Personal taste blah blah blah, the suggestion that either of those albums tops Sgt. Pepper, especially if we're talking about "pop music", is total contrarian garbage. And it doesn't matter that it's not their best collection of songs.
I was referencing GAF there. Forever Changes isn't even a pop album; rather, it struck back at the hippie scene in many ways and its sound doesn't resemble the pop music of the time, so the comparison is flawed from the start.
Sgt. Pepper
is nowhere near the best collection of Beatles songs, but that probably has no relevance to this discussion since the album does tower over most other '60s pop albums by virtue of its creativity alone. I do love it, in spite of its more visible flaws (see Yup's post above).
Top 10 of 1967, and I don't care if I'm a contrarian asshole for this or not:
1. Jimi Hendrix Experience - Are You Experienced?
2. The Beatles - Magical Mystery Tour
3. Love - Forever Changes
4. Moody Blues - Days of Future Passed
5. The Who - The Who Sell Out
6. The Beatles - Sgt.
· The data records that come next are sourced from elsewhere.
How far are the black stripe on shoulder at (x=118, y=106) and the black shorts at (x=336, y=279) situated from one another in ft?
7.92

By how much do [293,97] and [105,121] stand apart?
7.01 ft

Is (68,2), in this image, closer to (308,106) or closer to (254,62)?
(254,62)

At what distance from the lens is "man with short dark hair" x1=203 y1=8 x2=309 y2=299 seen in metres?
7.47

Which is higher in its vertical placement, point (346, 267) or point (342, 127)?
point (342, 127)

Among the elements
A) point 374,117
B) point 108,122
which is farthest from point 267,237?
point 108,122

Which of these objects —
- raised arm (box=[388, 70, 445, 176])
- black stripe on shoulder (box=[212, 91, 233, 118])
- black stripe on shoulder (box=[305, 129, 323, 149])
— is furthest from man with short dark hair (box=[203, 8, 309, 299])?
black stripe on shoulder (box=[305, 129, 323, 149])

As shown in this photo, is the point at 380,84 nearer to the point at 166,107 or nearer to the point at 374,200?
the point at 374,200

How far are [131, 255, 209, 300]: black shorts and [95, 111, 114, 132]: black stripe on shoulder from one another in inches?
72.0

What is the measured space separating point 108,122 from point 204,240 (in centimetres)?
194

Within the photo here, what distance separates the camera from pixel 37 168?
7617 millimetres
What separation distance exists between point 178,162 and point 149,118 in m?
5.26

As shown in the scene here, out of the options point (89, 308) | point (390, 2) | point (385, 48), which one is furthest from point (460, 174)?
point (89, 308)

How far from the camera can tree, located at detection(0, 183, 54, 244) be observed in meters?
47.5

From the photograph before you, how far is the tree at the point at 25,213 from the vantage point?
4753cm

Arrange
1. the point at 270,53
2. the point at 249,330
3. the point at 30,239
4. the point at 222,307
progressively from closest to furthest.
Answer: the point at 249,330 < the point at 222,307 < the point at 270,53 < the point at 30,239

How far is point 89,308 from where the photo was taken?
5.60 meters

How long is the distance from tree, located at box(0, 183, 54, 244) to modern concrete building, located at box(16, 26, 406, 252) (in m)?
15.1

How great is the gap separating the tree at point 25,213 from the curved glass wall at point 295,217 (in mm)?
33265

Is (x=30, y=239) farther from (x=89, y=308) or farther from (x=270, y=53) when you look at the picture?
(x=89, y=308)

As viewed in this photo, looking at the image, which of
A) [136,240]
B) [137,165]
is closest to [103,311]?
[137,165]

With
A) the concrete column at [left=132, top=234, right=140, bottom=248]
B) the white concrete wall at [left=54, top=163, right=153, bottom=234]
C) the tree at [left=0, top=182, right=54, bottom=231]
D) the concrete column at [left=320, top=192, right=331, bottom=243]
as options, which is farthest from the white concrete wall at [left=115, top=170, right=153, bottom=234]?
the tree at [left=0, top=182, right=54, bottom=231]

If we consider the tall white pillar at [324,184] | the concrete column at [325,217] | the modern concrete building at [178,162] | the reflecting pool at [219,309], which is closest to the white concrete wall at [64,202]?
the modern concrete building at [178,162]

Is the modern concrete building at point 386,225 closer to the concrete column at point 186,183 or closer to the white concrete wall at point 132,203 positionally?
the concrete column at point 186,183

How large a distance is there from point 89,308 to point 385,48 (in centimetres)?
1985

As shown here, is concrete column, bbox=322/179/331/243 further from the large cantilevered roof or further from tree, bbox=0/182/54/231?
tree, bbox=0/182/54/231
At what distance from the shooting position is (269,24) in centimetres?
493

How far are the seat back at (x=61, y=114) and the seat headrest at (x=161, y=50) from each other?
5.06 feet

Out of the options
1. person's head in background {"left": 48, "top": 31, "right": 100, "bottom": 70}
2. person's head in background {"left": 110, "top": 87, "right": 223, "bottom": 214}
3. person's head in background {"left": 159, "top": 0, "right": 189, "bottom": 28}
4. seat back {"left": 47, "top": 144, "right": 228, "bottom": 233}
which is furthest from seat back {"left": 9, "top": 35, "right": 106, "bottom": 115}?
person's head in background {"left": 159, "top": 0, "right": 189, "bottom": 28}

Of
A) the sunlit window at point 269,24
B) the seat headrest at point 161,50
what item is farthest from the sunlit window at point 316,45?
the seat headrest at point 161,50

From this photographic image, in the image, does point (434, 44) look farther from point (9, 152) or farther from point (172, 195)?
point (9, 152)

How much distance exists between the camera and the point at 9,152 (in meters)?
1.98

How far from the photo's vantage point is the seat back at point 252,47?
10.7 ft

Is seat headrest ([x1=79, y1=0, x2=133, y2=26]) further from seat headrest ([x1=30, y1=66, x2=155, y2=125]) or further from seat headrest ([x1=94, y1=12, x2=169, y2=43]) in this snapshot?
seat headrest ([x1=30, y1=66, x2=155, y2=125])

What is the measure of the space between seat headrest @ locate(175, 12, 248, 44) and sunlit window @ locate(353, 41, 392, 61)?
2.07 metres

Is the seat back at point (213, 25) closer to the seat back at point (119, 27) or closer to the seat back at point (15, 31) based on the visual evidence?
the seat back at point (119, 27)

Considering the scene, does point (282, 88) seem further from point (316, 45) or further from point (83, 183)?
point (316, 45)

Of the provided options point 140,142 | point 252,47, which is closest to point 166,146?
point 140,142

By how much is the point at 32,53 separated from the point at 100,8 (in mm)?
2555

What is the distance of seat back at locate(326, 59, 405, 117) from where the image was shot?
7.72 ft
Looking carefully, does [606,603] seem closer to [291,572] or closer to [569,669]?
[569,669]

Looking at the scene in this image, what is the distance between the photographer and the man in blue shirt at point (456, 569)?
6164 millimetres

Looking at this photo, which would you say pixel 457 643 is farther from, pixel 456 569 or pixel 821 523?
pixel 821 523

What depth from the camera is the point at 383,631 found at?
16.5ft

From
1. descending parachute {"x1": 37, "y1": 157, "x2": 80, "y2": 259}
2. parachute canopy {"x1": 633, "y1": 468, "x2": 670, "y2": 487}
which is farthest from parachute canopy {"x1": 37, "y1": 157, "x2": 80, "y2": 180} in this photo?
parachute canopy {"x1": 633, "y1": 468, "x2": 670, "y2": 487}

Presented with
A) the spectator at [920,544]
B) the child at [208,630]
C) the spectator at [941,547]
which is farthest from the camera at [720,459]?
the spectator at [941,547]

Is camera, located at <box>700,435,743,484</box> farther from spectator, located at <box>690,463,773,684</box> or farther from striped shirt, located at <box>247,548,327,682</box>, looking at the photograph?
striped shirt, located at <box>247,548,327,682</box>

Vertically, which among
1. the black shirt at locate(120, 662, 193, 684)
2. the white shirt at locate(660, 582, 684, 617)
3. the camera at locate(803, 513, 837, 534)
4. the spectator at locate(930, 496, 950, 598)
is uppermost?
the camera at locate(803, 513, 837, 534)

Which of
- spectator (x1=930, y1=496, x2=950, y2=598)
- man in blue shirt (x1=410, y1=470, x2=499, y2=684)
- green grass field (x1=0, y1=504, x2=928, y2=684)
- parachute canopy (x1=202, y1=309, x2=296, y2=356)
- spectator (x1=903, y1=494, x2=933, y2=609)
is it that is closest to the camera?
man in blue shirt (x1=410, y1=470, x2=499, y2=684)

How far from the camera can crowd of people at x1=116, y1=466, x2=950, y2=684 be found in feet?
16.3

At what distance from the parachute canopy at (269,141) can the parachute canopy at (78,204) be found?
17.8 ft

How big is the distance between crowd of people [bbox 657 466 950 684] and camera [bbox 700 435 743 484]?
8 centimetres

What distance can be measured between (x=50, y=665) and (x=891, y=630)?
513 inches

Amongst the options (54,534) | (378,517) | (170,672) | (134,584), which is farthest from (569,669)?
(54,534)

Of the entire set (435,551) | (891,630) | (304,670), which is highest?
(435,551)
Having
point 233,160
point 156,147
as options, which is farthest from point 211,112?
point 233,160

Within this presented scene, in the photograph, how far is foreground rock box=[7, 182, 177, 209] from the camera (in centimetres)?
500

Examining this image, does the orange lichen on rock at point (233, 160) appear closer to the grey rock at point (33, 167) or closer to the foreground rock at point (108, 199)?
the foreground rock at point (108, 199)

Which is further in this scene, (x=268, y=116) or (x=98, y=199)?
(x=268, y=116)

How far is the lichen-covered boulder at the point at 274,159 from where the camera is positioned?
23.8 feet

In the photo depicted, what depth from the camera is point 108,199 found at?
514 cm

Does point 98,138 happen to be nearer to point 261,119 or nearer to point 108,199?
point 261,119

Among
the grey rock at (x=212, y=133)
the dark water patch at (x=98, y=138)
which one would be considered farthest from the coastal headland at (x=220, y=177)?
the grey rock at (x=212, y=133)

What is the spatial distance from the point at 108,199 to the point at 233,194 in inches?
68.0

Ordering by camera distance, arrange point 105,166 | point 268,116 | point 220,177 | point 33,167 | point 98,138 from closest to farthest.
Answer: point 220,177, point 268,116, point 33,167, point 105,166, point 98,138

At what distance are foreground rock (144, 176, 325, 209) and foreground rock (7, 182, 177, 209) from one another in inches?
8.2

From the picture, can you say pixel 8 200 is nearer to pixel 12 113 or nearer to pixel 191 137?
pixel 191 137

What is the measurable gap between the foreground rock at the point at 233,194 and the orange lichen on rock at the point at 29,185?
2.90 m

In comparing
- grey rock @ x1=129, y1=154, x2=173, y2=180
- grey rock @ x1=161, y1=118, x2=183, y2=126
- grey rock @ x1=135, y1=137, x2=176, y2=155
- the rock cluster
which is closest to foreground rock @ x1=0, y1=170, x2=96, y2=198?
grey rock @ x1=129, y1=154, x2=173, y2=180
Pepper's Lonely Hearts Club Band
7. Jefferson Airplane - Surrealistic Pillow
8. Leonard Cohen - Songs of Leonard Cohen
9. Aretha Franklin - I Never Loved a Man the Way I Love You
10. The Kinks - Something Else by The Kinks
For the record, all 10 of those albums are better than The Suburbs AKA my favorite album of last year. This is what curmudgeons are talking about when they say new music blows.